Марко Вовчок - Записки причетника
— Можно тут подле вас сесть? — спросил я.
Лизавета открыла глаза, глянула на меня и ответила:
— Садись.
— Закусывают? — спросил я, кивая ей на дверь жилища.
— Уж и не говори! — ответила она, вздохнула и снова закрыла глаза.
Долго мы так сидели, — она в дремоте, а я, прислушиваясь к пиршеству за дверями, размышлял, сопоставляя, соображая, теряясь в предположениях и догадках.
Вдруг у меня блеснула счастливая мысль.
Лизавета отличалась как неутомимым трудолюбием и терпением, так и простотою и безыскусственностью. Род человеческий она, так сказать, разделяла на две партии. Одна партия называлась у нее наши, люди, а другая партия — хозяева, господа. С последними она была скрытна, осторожна, недоверчива; но зато с первыми обходилась, как с родными братьями. Раздражительности, суровости, чванства у нее и в помине не было. У нее не было даже особого к кому бы то ни было пристрастия, и никому она не оказывала предпочтения. Она одинаково охотно могла беседовать и с испытанными жизнью старцами, и с своими однолетками, и с несмысленными детьми, даже с младенцами. У нее была на деревне крестница, приходившая навещать ее в большие праздники. Эта крестница была столь крошечна, кругла и румяна, что ее прозвали «вишенкой». Она обыкновенно подходила к Лизавете чинно, кланялась ей низко, но вслед за тем вдруг оживлялась и говорила: "Дай гостинца!" И сколь бы Вишенка ни просидела, других у ней речей не было. А между тем Лизавета, снабдив ее гостинцем, пускалась с нею в большие и серьезные рассуждения.
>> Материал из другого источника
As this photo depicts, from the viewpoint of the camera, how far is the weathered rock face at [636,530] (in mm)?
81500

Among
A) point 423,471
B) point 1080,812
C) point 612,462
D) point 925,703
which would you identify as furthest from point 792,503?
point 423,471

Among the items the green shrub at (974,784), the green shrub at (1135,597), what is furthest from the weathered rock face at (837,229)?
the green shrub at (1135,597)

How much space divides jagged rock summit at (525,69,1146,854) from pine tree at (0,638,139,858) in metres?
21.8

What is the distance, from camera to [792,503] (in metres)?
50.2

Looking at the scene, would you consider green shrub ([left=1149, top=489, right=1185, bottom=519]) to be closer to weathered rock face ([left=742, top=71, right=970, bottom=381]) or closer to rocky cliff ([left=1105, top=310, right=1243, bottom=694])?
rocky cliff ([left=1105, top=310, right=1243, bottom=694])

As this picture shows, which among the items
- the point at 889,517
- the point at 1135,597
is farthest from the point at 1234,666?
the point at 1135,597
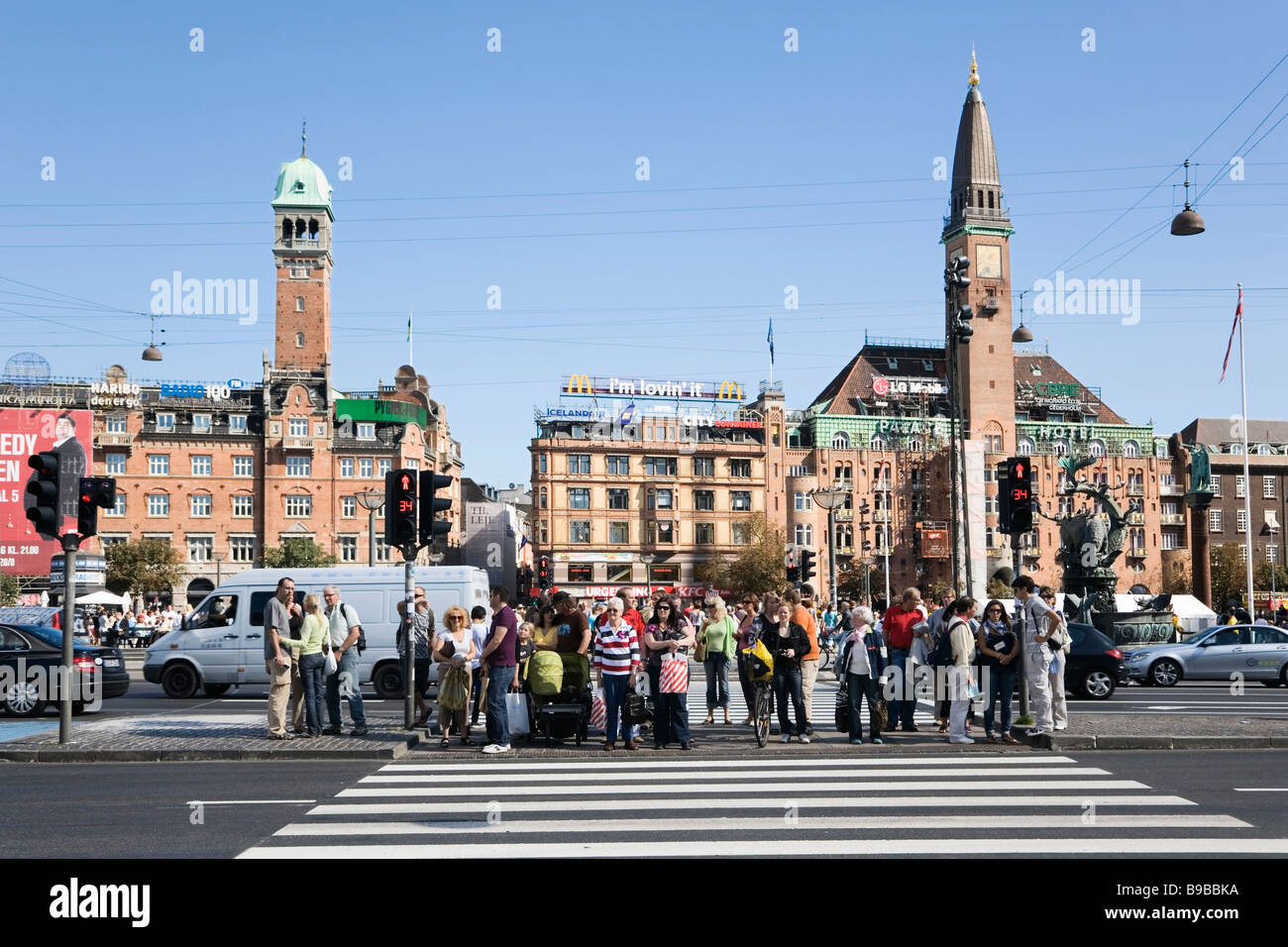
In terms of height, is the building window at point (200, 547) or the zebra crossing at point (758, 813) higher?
the building window at point (200, 547)

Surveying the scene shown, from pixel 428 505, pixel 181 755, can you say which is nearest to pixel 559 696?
pixel 428 505

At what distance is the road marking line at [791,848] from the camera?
27.9ft

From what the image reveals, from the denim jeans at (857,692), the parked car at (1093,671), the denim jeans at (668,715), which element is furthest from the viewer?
the parked car at (1093,671)

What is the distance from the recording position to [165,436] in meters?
82.6

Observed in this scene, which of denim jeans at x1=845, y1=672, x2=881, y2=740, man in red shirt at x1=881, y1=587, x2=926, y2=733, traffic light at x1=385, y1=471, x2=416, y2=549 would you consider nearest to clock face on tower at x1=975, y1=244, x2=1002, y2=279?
man in red shirt at x1=881, y1=587, x2=926, y2=733

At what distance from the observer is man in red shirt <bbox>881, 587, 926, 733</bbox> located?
16.6m

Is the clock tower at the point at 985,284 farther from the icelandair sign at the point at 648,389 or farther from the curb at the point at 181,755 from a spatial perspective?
the curb at the point at 181,755

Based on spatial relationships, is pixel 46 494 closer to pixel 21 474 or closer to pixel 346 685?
pixel 346 685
— Вот погоди-ка! — говорила она ей. — Как вырастешь, так ты узнаешь, каково жить в людях. Это ведь только так говорится, что «добрые» хозяева; хоть они и добры, а все они жмут из тебя сок. А уж как лихие… Ну, не приведи бог!
Вишенка ее прерывала:
— Дай гостинца!
Она ей даст и опять пустится рассуждать. "Лизавета мне скажет!" — думаю. И начинаю покашливать и вертеться. Лизавета открывает глаза.
— Когда это у нас Ивана-Воина? — спрашиваю я с замираньем, но по наружности совершенно спокойно и равнодушно.
— Скоро. А что?
— Очень скоро?
— Скоро, скоро. А что?
— Когда?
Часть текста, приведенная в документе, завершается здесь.